Немецкие самоходчики тоже потеряли 7 машин и удрали вслед за танками. Пехота без брони в драку не стала ввязываться, поспешив убраться из-под артобстрела с максимальной скоростью. Намолотить столько дюжиной пушек, да притом понеся сравнительно малые потери – это было серьезной победой! Насладиться, правда, не получилось – пришлось быстро менять позицию, устраивая засаду дальше.

Немцы, потеряв за 8 минут треть своего броненосного кулака, до вечера больше попыток атаковать не предпринимали – наверное, раны зализывали. Поперли снова только следующим утром.

А Бондарь, к которому прилепилось после этой засады прозвище «Артист», сам не мог понять своих ощущений. Честно говоря, он бы предпочел не бутафорить, а стрелять на поражение, и хоть получил орден весомее, чем стрелявшие, да и ребят из взвода наградами не обделили, но как-то остался в состоянии странной неудовлетворенности. Нет, он прекрасно понимал, что без него и его ребят все кончилось бы куда гаже, но вот что-то царапалось в душе. Может быть, еще и потому, что именно его взвод понес самые тяжелые потери сразу и всерьез.

И еще было очень неприятно от вбитого в память чувства страха, когда его шатало в качающемся от огневого шторма окопе, и он отлично понимал, что драться ему нечем, и даже одного немецкого легкого танка хватит, чтоб похоронить его со взводом в этой полуосыпавшейся траншее.

И совсем глупо, но грызло, что за его взводом – всего один уничтоженный танк.

А у других – куда больше.

Вроде бы ерунда, но даже девушке не расскажешь, что устроил бутафорию и спектакль с балаганом, а танки – другие жгли. И в личном деле останется странноватое «отвлекающие действия, приведшие к успеху операции», а не нормальное и понятное всем и каждому: «Уничтожил десять танков противника и еще десять – подбил».

Нет, умом все понимал, но военная кадровая косточка в душе ныла, как больной зуб. Хотя никому бы в этом не признался.

* * *

Фельдфебель Поппендик, командир новехонького танка «Пантера»

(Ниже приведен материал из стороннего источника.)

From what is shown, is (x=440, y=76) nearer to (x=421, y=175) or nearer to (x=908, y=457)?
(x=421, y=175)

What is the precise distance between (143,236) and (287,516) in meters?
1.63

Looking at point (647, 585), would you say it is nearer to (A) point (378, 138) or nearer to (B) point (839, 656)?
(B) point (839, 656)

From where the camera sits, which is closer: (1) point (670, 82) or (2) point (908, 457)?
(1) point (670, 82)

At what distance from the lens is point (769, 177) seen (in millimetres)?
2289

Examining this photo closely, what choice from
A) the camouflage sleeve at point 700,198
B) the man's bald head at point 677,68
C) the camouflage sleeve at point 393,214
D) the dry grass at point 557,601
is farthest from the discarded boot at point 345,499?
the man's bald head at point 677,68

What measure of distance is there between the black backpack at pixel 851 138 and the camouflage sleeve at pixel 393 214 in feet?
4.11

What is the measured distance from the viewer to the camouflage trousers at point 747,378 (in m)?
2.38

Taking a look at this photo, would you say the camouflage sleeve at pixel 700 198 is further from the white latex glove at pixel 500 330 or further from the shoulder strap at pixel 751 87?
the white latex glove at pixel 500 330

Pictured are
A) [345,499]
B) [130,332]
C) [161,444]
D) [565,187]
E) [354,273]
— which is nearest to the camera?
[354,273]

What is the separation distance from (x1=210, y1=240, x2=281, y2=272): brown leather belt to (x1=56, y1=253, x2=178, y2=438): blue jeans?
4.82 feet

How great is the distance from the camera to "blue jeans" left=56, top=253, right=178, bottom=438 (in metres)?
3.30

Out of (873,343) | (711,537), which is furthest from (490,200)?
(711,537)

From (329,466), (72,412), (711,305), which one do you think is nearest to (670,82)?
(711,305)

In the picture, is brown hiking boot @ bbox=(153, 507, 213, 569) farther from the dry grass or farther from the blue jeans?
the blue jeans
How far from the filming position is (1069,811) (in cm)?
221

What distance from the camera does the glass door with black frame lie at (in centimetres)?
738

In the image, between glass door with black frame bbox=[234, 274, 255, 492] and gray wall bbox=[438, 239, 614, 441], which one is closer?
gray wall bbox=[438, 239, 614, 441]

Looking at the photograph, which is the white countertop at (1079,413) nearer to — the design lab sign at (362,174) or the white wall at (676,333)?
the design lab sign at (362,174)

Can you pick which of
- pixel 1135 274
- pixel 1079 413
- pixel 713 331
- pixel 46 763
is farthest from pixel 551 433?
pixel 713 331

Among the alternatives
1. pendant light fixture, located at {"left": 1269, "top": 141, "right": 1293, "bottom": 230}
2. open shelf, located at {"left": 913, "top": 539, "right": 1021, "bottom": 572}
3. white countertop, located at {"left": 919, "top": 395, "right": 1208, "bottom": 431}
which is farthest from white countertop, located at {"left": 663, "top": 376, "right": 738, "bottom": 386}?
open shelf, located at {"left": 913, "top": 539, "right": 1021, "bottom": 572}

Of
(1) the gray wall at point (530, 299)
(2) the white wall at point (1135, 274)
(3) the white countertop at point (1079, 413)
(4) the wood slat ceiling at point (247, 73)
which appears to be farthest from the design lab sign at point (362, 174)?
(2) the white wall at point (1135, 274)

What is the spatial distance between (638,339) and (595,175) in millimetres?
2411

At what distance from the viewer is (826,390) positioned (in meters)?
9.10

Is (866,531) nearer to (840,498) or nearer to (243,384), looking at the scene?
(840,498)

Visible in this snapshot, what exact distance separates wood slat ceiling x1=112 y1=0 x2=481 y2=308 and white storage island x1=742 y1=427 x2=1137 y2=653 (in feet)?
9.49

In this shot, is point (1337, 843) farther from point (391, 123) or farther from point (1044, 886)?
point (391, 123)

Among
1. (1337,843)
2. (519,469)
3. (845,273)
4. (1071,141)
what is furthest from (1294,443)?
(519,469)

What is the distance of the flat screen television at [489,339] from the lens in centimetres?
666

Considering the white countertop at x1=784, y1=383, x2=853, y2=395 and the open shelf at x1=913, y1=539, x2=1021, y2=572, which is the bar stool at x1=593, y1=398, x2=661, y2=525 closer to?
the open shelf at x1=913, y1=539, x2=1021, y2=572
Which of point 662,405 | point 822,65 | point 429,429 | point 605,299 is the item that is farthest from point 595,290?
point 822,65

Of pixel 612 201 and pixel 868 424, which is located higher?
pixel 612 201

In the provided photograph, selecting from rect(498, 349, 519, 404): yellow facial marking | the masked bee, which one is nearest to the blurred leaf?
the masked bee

Найти своих оказалось задачей непростой – хорошо, что вовремя попался мотопатруль фельджандармов. Стоящий на перекрестке здоровяк с жестяным кружком на регулировочной палке окликнул своего напарника, сидящего за пулеметом в коляске мотоцикла, и тот показал на карте подбежавшему танкисту, куда надо ехать. Мог бы, сволочь, и сам подойти, но нет, сидит как герцог на троне! А всего-то роттенфюрер, цаца этакая!

– Следите внимательно за дорогой! – серьезно предупредил фельджандарм, скрипя прорезиненным плащом.

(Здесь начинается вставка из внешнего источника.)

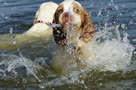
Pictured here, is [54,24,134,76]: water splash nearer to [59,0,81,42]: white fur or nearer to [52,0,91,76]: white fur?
[52,0,91,76]: white fur

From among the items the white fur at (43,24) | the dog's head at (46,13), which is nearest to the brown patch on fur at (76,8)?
the white fur at (43,24)

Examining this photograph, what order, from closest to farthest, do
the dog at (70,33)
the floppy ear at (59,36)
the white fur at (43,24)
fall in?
the dog at (70,33) → the floppy ear at (59,36) → the white fur at (43,24)

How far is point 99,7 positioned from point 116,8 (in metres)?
0.67

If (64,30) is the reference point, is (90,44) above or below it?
below

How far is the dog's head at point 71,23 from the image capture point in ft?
12.7

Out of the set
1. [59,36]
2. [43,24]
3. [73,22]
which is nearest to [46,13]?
[43,24]

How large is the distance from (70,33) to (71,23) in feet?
0.88

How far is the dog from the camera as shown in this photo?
12.8 feet

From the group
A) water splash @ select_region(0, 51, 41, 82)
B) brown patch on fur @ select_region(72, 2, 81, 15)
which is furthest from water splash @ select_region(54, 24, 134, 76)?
brown patch on fur @ select_region(72, 2, 81, 15)

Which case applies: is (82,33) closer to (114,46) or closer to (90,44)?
(90,44)

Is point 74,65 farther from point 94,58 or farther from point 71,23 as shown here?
point 71,23

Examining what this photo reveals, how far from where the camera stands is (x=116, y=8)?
8.95 metres

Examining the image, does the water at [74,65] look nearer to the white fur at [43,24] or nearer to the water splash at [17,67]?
the water splash at [17,67]

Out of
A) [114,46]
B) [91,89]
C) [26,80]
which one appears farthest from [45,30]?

– Мины? – догадался Поппендик.

– Да. Чертовы русские повсюду, их саперы шныряют у нас в тылу, как у себя дома, ухитряются ставить фугасы даже между двумя идущими колоннами. Доходят до такой наглости, что вытягивают мины на дорогу за проволоку, прямо под вторую или третью машину! Постоянные подрывы! – зло выдал эсэсман.

– Понял, будем внимательными! – кивнул озадаченный фельдфебель и, уже спеша к своему танку, услышал внятное ворчание за спиной:

– Сопливые молокососы!

Огрызаться не стал – себе дороже, но в башню влез с испорченным настроением.

Оно не улучшилось еще и потому, что, по данным регулировщиков, стояли «Пантеры» совсем недалеко. А это означало одно: темп наступления не выдерживается, успеха нету.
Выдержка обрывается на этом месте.